• _Written task_
Each record below should be output verbatim, without pictures.

Part of a data file:
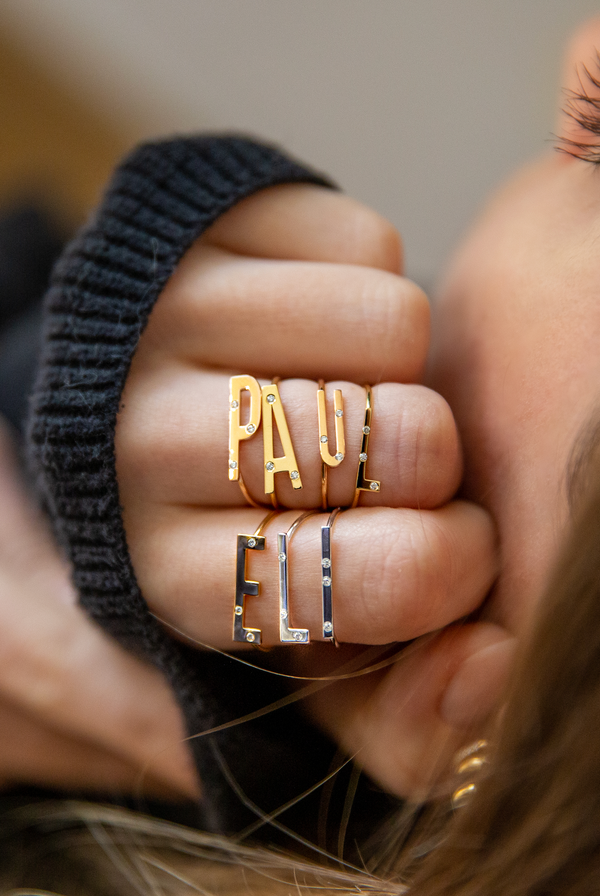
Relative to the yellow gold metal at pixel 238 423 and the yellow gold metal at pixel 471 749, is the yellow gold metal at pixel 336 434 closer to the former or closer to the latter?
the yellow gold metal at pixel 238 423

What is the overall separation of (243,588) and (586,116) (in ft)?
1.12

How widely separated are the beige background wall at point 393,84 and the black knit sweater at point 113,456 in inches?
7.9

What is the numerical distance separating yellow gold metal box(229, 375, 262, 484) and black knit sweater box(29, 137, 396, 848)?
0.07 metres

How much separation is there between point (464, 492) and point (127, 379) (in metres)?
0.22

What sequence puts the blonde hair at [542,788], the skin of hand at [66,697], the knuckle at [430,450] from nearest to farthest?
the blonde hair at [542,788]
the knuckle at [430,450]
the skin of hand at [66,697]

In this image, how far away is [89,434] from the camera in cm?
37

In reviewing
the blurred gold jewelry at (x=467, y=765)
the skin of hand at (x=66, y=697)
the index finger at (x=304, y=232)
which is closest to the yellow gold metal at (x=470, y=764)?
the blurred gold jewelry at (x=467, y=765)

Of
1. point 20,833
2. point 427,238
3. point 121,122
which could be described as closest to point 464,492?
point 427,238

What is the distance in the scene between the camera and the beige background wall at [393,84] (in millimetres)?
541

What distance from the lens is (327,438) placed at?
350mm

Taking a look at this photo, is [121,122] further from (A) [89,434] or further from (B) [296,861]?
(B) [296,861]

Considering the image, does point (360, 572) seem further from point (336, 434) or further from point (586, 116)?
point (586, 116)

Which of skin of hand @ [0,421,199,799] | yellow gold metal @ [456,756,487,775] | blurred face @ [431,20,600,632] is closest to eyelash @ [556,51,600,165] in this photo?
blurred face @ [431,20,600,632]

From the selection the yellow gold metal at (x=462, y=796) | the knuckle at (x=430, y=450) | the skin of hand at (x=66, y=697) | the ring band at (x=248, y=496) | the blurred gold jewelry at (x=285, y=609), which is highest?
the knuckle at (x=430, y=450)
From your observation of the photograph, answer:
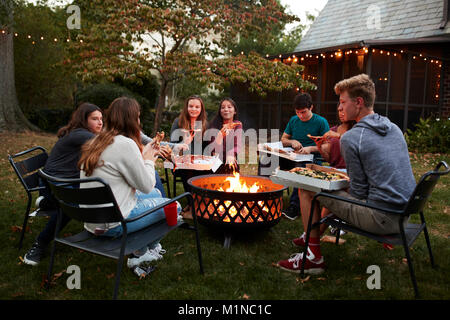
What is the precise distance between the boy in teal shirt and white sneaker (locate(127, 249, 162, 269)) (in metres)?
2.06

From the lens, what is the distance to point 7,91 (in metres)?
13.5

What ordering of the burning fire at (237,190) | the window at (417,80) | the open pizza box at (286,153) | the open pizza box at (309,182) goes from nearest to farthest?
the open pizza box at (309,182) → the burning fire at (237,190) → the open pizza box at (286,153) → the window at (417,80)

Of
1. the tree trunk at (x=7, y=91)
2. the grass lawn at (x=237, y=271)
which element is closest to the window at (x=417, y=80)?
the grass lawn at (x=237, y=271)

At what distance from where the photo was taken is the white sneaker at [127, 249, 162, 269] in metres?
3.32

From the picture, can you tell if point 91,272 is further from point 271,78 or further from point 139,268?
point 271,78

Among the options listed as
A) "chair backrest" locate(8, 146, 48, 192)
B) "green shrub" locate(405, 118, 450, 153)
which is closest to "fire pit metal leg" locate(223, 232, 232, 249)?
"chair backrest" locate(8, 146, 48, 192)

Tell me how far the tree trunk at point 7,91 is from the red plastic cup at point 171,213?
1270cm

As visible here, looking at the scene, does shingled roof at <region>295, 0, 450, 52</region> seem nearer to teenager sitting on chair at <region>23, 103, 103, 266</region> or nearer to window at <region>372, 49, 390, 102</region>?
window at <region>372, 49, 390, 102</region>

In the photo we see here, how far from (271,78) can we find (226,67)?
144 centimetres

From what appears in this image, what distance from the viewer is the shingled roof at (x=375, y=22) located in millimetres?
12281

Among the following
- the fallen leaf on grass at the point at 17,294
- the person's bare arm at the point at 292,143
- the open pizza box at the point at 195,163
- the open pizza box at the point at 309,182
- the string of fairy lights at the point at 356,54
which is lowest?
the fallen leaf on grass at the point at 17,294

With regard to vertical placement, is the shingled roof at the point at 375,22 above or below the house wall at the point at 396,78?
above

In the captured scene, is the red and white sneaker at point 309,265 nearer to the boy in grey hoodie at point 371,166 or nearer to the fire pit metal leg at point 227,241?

• _Exercise result_
Relative to the yellow gold metal at pixel 238 423 and the yellow gold metal at pixel 471 749, is the yellow gold metal at pixel 336 434 closer to the former or closer to the latter?
the yellow gold metal at pixel 238 423

What is the overall separation of (243,588) and (586,116) (in ft)?
1.12

How widely separated are the beige background wall at point 393,84 and the black knit sweater at point 113,456 in inches?
7.9

What is the numerical distance separating yellow gold metal box(229, 375, 262, 484) and black knit sweater box(29, 137, 396, 848)?
0.07 metres

How much separation is there between point (464, 492) and point (127, 379) (in metres)?
0.22

What sequence puts the blonde hair at [542,788], the skin of hand at [66,697], the knuckle at [430,450] from nearest to farthest?
the blonde hair at [542,788]
the knuckle at [430,450]
the skin of hand at [66,697]

In this image, how far away is [89,434] from the camera in cm?
37

In reviewing
the blurred gold jewelry at (x=467, y=765)
the skin of hand at (x=66, y=697)
the index finger at (x=304, y=232)
which is closest to the yellow gold metal at (x=470, y=764)?
the blurred gold jewelry at (x=467, y=765)

Of
1. point 20,833
2. point 427,238
3. point 121,122
which could be described as closest to point 464,492?
point 427,238

What is the distance in the scene between the camera and the beige background wall at [393,84] (in millimetres)?
541

What distance from the lens is (327,438) placed at?
350mm

Taking a look at this photo, is [121,122] further from (A) [89,434] or further from (B) [296,861]?
(B) [296,861]

Considering the image, does point (360, 572) seem further from point (336, 434) or further from point (586, 116)?
point (586, 116)

Which of skin of hand @ [0,421,199,799] | yellow gold metal @ [456,756,487,775] | blurred face @ [431,20,600,632] is closest to eyelash @ [556,51,600,165] in this photo?
blurred face @ [431,20,600,632]

From the selection the yellow gold metal at (x=462, y=796) | the knuckle at (x=430, y=450) | the skin of hand at (x=66, y=697) | the ring band at (x=248, y=496) | the blurred gold jewelry at (x=285, y=609), which is highest?
the knuckle at (x=430, y=450)
From your observation of the photograph, answer:
What is the precise distance between the boy in teal shirt and white sneaker (locate(127, 249, 162, 269)) (in metres)?
2.06

From the lens, what is the distance to point 7,91 (in metres)?
13.5

What ordering of the burning fire at (237,190) | the window at (417,80) | the open pizza box at (286,153) | the open pizza box at (309,182) goes from nearest to farthest?
the open pizza box at (309,182) → the burning fire at (237,190) → the open pizza box at (286,153) → the window at (417,80)

Of
1. the tree trunk at (x=7, y=91)
2. the grass lawn at (x=237, y=271)
which element is closest to the window at (x=417, y=80)?
the grass lawn at (x=237, y=271)

At what distance from where the photo was taken is the white sneaker at [127, 249, 162, 269] in metres?
3.32

From the picture, can you tell if point 91,272 is further from point 271,78 or further from point 139,268?
point 271,78

Among the options listed as
A) "chair backrest" locate(8, 146, 48, 192)
B) "green shrub" locate(405, 118, 450, 153)
which is closest to "fire pit metal leg" locate(223, 232, 232, 249)?
"chair backrest" locate(8, 146, 48, 192)

Tell me how far the tree trunk at point 7,91 is from the red plastic cup at point 171,213?
1270cm

As visible here, looking at the scene, does shingled roof at <region>295, 0, 450, 52</region> seem nearer to teenager sitting on chair at <region>23, 103, 103, 266</region> or nearer to window at <region>372, 49, 390, 102</region>?
window at <region>372, 49, 390, 102</region>

In the photo we see here, how far from (271,78) can we find (226,67)?
144 centimetres

From what appears in this image, what distance from the viewer is the shingled roof at (x=375, y=22) located in millimetres?
12281

Among the following
- the fallen leaf on grass at the point at 17,294
- the person's bare arm at the point at 292,143
- the open pizza box at the point at 195,163
- the open pizza box at the point at 309,182
- the string of fairy lights at the point at 356,54
which is lowest?
the fallen leaf on grass at the point at 17,294

With regard to vertical placement, is the shingled roof at the point at 375,22 above or below the house wall at the point at 396,78?
above

In the captured scene, is the red and white sneaker at point 309,265 nearer to the boy in grey hoodie at point 371,166 or nearer to the fire pit metal leg at point 227,241?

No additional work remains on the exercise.